**Short task:**
Reproduce the lines below with every instance of "camera" swapped for "lens" and nothing else altered. Omit the pictures.

**Input for this task:**
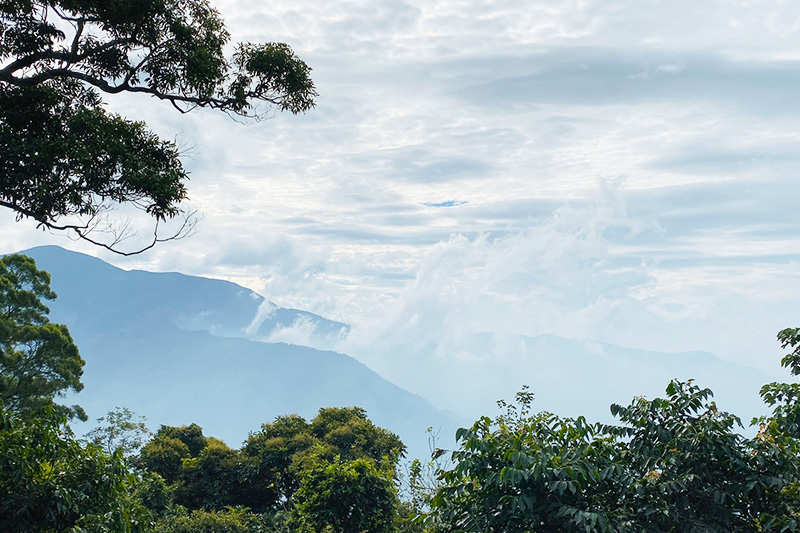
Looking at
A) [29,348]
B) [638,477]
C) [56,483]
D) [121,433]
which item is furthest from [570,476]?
[121,433]

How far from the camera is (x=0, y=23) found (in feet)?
26.7

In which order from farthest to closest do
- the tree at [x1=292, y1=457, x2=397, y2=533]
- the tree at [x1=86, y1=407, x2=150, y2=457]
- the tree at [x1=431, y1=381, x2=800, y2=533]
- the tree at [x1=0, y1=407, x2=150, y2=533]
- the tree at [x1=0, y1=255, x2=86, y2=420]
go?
1. the tree at [x1=86, y1=407, x2=150, y2=457]
2. the tree at [x1=0, y1=255, x2=86, y2=420]
3. the tree at [x1=292, y1=457, x2=397, y2=533]
4. the tree at [x1=0, y1=407, x2=150, y2=533]
5. the tree at [x1=431, y1=381, x2=800, y2=533]

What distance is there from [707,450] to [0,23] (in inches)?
376

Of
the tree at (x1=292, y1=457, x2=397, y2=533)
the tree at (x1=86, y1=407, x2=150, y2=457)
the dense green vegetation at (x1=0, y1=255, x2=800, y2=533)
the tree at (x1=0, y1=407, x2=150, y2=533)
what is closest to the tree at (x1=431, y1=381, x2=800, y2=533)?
the dense green vegetation at (x1=0, y1=255, x2=800, y2=533)

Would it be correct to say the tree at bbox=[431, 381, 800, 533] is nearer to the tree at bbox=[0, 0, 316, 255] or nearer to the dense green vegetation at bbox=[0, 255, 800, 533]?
the dense green vegetation at bbox=[0, 255, 800, 533]

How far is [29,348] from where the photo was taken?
59.9 ft

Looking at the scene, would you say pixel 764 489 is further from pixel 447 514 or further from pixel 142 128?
pixel 142 128

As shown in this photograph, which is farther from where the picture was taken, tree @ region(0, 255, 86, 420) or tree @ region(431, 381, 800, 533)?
tree @ region(0, 255, 86, 420)

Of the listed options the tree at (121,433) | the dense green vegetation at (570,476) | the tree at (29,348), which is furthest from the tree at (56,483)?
the tree at (121,433)

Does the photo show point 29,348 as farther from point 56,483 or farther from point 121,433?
point 56,483

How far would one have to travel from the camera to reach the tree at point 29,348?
17.4m

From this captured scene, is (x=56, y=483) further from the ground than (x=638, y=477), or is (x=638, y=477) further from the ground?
(x=638, y=477)

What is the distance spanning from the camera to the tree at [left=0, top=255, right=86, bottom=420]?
1744 centimetres

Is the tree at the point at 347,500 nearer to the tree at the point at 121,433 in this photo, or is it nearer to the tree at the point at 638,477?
the tree at the point at 638,477
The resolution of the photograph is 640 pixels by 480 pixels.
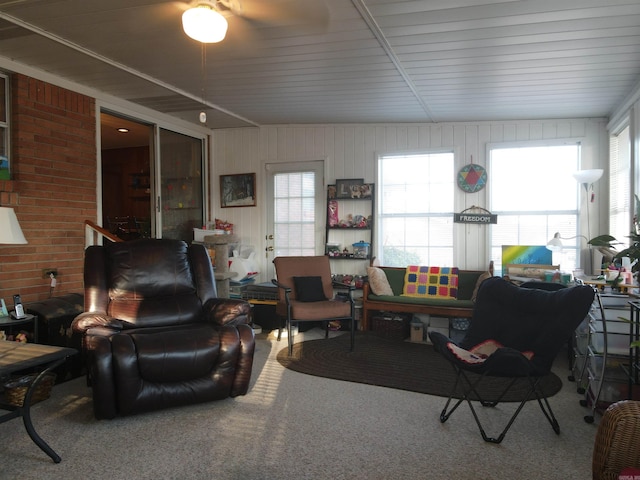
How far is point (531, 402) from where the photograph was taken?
3.10 metres

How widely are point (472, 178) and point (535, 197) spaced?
72 cm

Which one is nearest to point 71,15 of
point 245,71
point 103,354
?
point 245,71

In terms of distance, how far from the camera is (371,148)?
5605 millimetres

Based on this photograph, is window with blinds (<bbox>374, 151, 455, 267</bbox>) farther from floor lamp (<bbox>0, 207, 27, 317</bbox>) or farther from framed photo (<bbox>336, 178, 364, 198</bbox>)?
floor lamp (<bbox>0, 207, 27, 317</bbox>)

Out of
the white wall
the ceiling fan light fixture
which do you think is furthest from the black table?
the white wall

**Correct response:**
Looking at
A) [29,348]
B) [638,477]
C) [56,483]
D) [121,433]
which item is furthest from [570,476]?
[121,433]

How far from the lens is (x=0, y=23) found (in feet)?
26.7

In which order from farthest to closest do
- the tree at [x1=292, y1=457, x2=397, y2=533]
- the tree at [x1=86, y1=407, x2=150, y2=457]
- the tree at [x1=431, y1=381, x2=800, y2=533]
- the tree at [x1=0, y1=407, x2=150, y2=533]
- the tree at [x1=0, y1=255, x2=86, y2=420]
go?
1. the tree at [x1=86, y1=407, x2=150, y2=457]
2. the tree at [x1=0, y1=255, x2=86, y2=420]
3. the tree at [x1=292, y1=457, x2=397, y2=533]
4. the tree at [x1=0, y1=407, x2=150, y2=533]
5. the tree at [x1=431, y1=381, x2=800, y2=533]

What distance is there from [707,450] to [0,23] (in inches)?
376

Of
the tree at (x1=292, y1=457, x2=397, y2=533)
the tree at (x1=86, y1=407, x2=150, y2=457)
the dense green vegetation at (x1=0, y1=255, x2=800, y2=533)
the tree at (x1=0, y1=407, x2=150, y2=533)
what is closest to the tree at (x1=431, y1=381, x2=800, y2=533)?
the dense green vegetation at (x1=0, y1=255, x2=800, y2=533)

Would it be correct to say the tree at bbox=[431, 381, 800, 533] is nearer to the tree at bbox=[0, 0, 316, 255] or nearer to the dense green vegetation at bbox=[0, 255, 800, 533]?
the dense green vegetation at bbox=[0, 255, 800, 533]

How far is [29,348] from where the photo was taken?
59.9 ft

Looking at the scene, would you say pixel 764 489 is further from pixel 447 514 or further from pixel 142 128?
pixel 142 128

As shown in this photograph, which is farther from where the picture was taken, tree @ region(0, 255, 86, 420) or tree @ region(431, 381, 800, 533)?
tree @ region(0, 255, 86, 420)

Of the listed options the tree at (121,433) | the dense green vegetation at (570,476) | the tree at (29,348), which is furthest from the tree at (56,483)?
the tree at (121,433)

Does the photo show point 29,348 as farther from point 56,483 or farther from point 121,433?
point 56,483

How far would one have to travel from the lens to reach the tree at point 29,348?
17.4m

From this captured scene, is (x=56, y=483) further from the ground than (x=638, y=477), or is (x=638, y=477) further from the ground?
(x=638, y=477)

What is the distance spanning from the lens to the tree at [left=0, top=255, right=86, bottom=420]?
1744 centimetres

Is the tree at the point at 347,500 nearer to the tree at the point at 121,433 in this photo, or is it nearer to the tree at the point at 638,477?
the tree at the point at 638,477
The resolution of the photograph is 640 pixels by 480 pixels.
How far is point (531, 402) from where the photograph was taken?
3.10 metres

How widely are point (472, 178) and point (535, 197) spaced?
72 cm

Which one is nearest to point 71,15 of
point 245,71
point 103,354
?
point 245,71

In terms of distance, how far from the lens is (371,148)?
5605 millimetres

Based on this photograph, is window with blinds (<bbox>374, 151, 455, 267</bbox>) farther from floor lamp (<bbox>0, 207, 27, 317</bbox>) or farther from framed photo (<bbox>336, 178, 364, 198</bbox>)?
floor lamp (<bbox>0, 207, 27, 317</bbox>)

Out of
the white wall
the ceiling fan light fixture
which do you think is furthest from the black table?
the white wall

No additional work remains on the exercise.